(Saved data entries)
┏━━

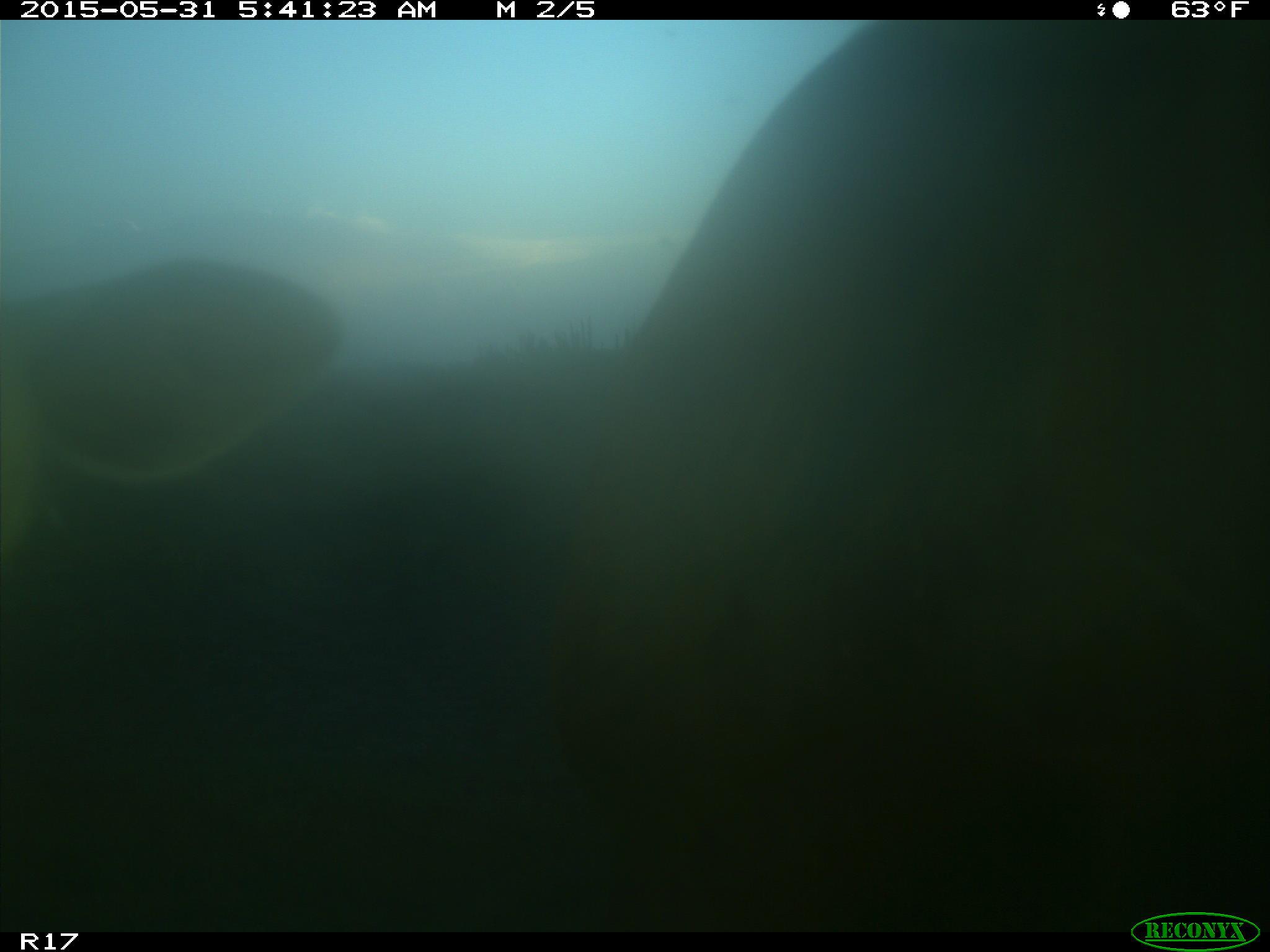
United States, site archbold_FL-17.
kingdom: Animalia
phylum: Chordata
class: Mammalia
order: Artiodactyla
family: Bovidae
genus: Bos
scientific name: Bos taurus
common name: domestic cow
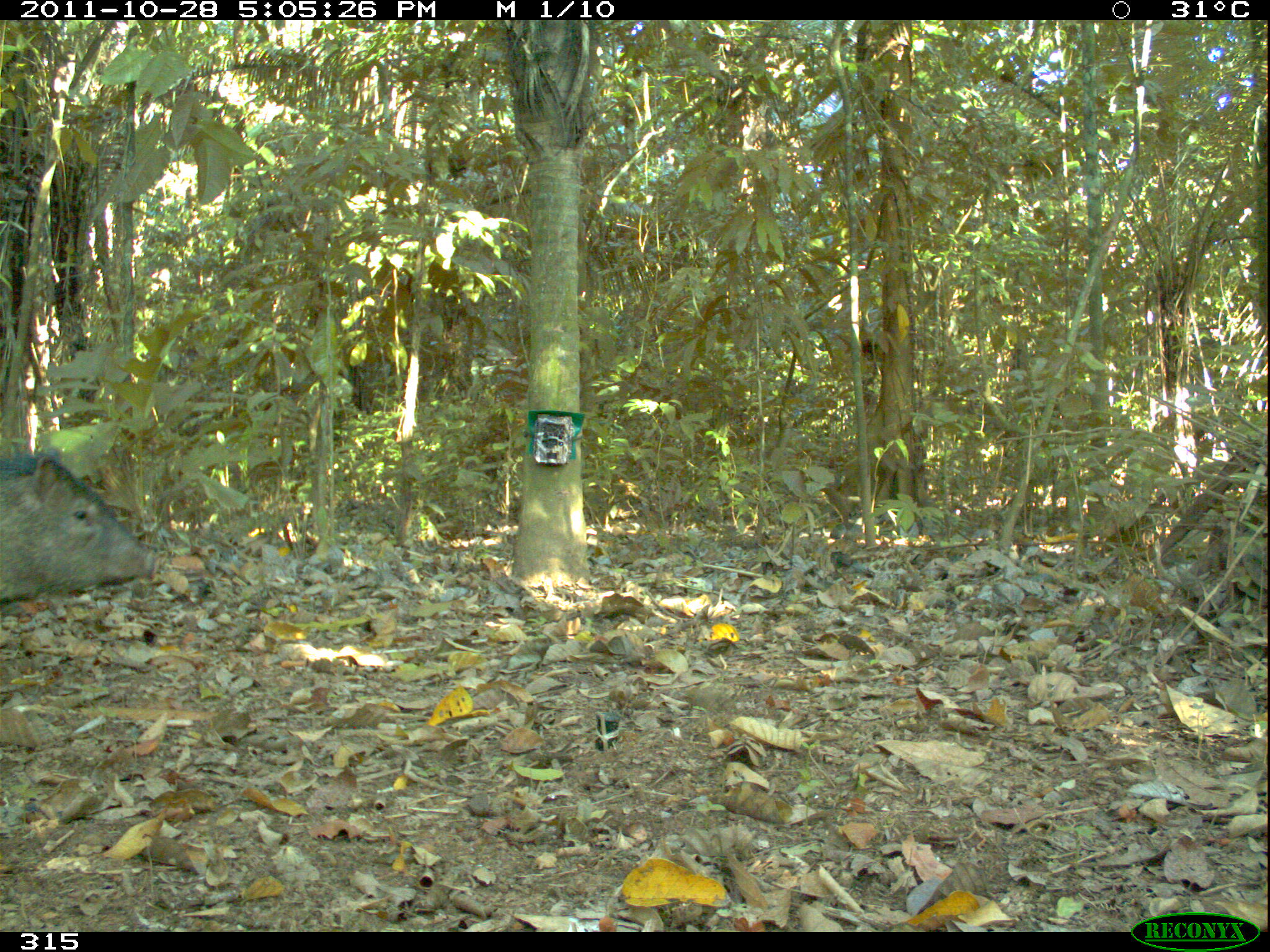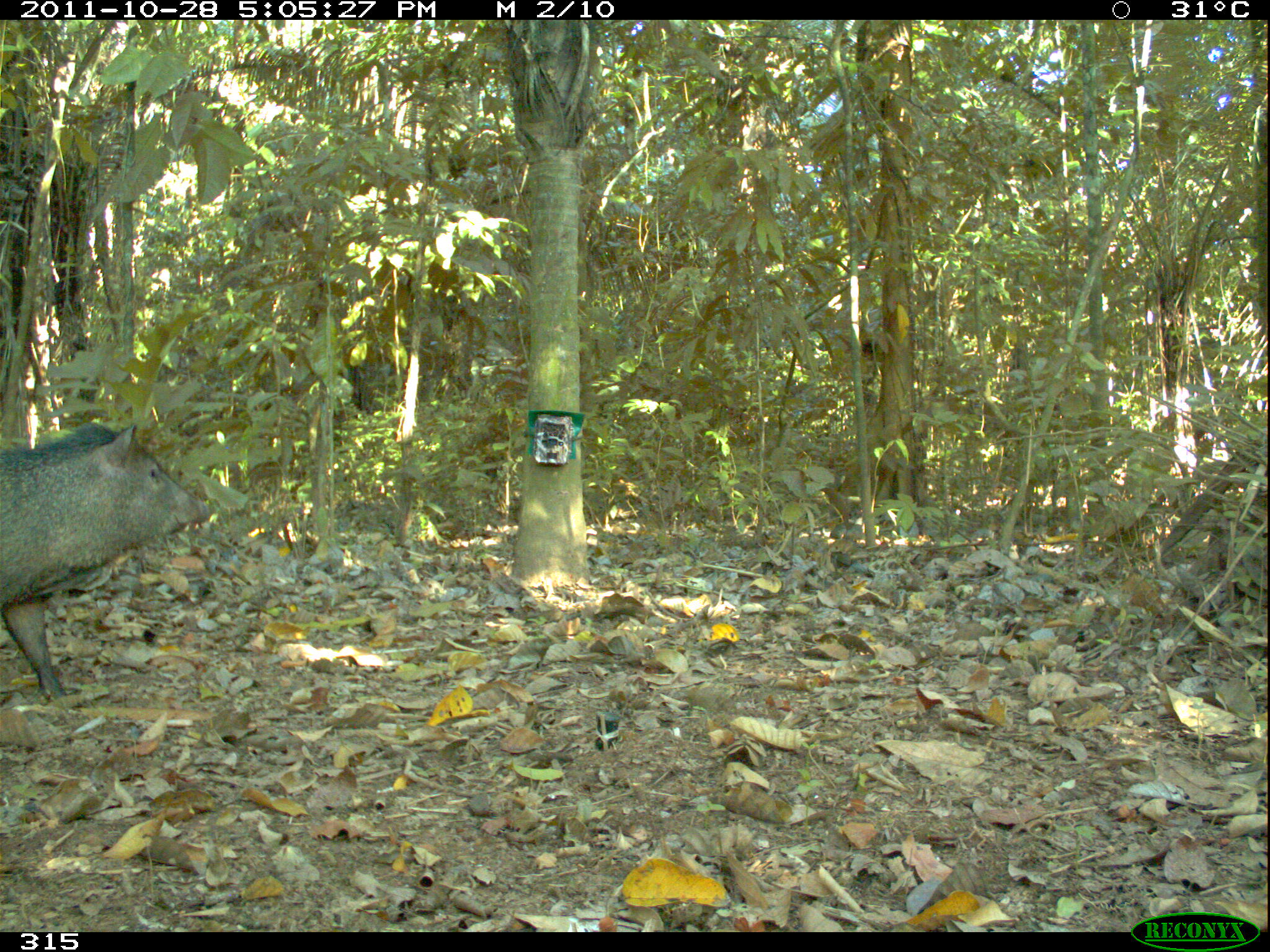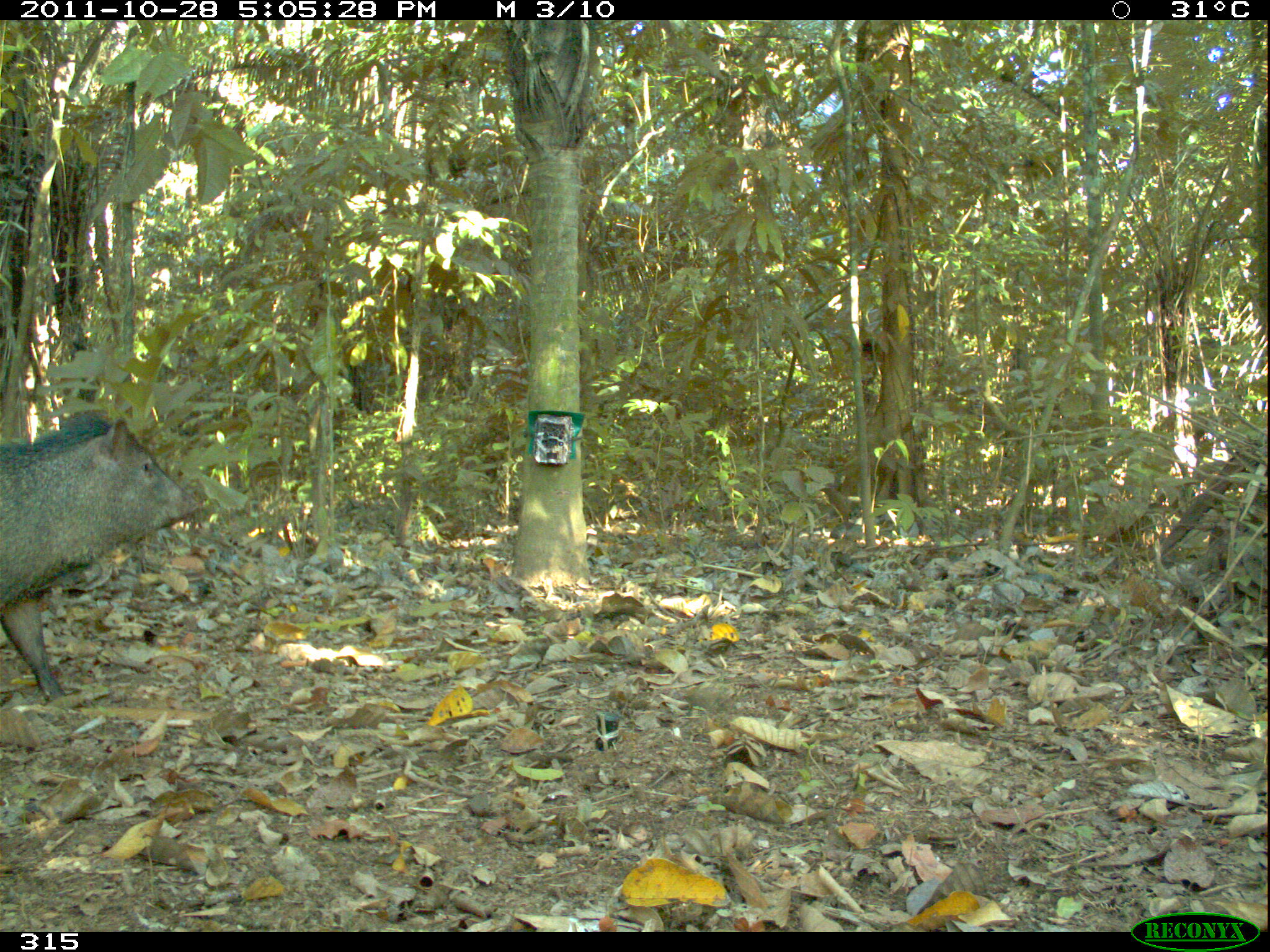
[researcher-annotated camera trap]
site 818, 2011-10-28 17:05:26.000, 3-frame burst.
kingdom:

┗━━
┏━━

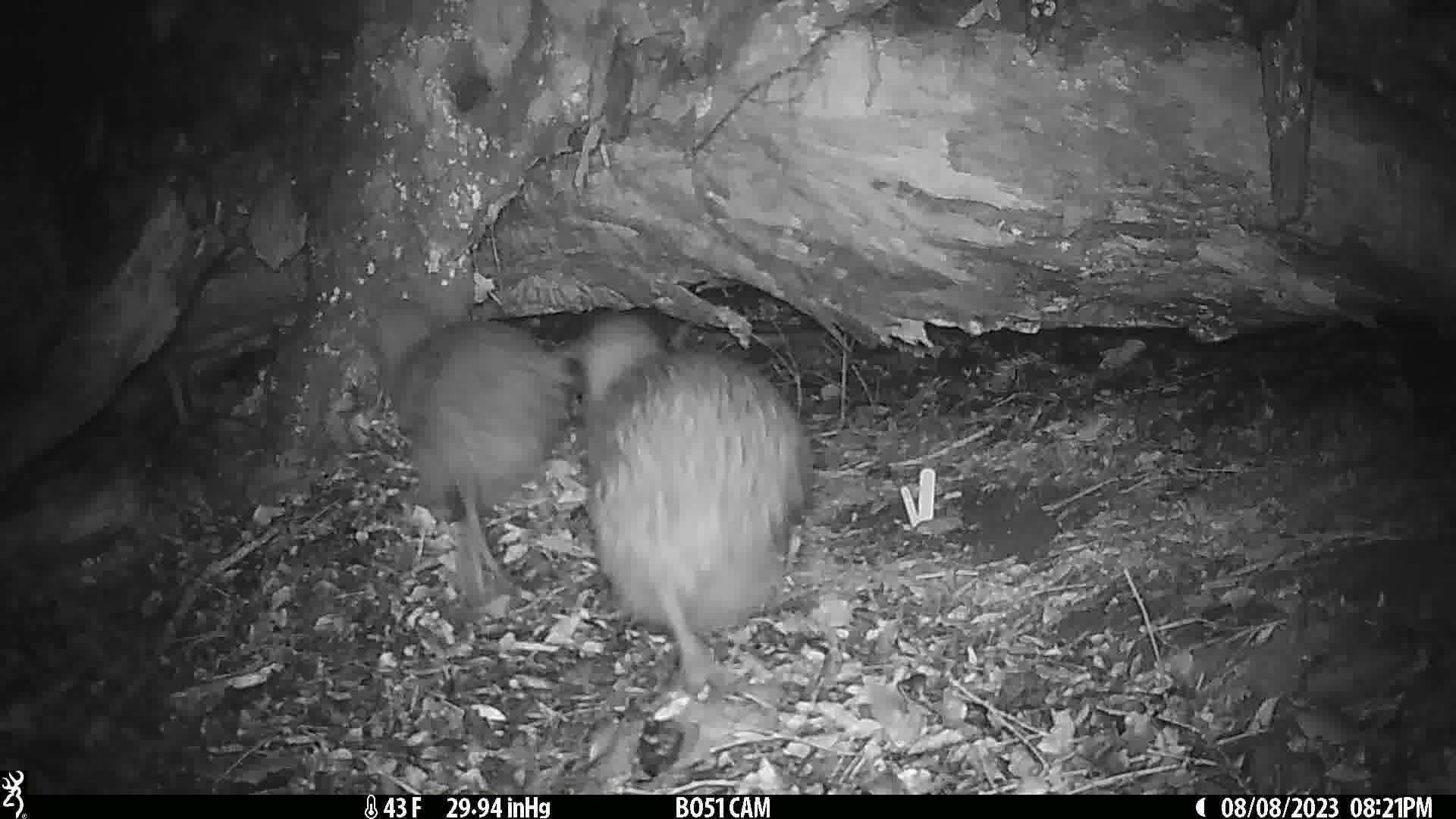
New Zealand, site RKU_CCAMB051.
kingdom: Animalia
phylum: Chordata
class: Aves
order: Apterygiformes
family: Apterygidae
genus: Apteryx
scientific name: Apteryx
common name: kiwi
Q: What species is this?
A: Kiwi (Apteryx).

┗━━
┏━━

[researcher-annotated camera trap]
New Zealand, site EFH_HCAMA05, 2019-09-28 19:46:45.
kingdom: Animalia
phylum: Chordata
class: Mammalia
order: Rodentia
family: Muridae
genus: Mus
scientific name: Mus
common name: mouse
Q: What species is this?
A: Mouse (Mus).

┗━━

Set down precisely the lines above between the line holding "New Zealand, site RKU_CCAMB051." and the line holding "A: Kiwi (Apteryx).", inclusive, and nothing beyond them.

New Zealand, site RKU_CCAMB051.
kingdom: Animalia
phylum: Chordata
class: Aves
order: Apterygiformes
family: Apterygidae
genus: Apteryx
scientific name: Apteryx
common name: kiwi
Q: What species is this?
A: Kiwi (Apteryx).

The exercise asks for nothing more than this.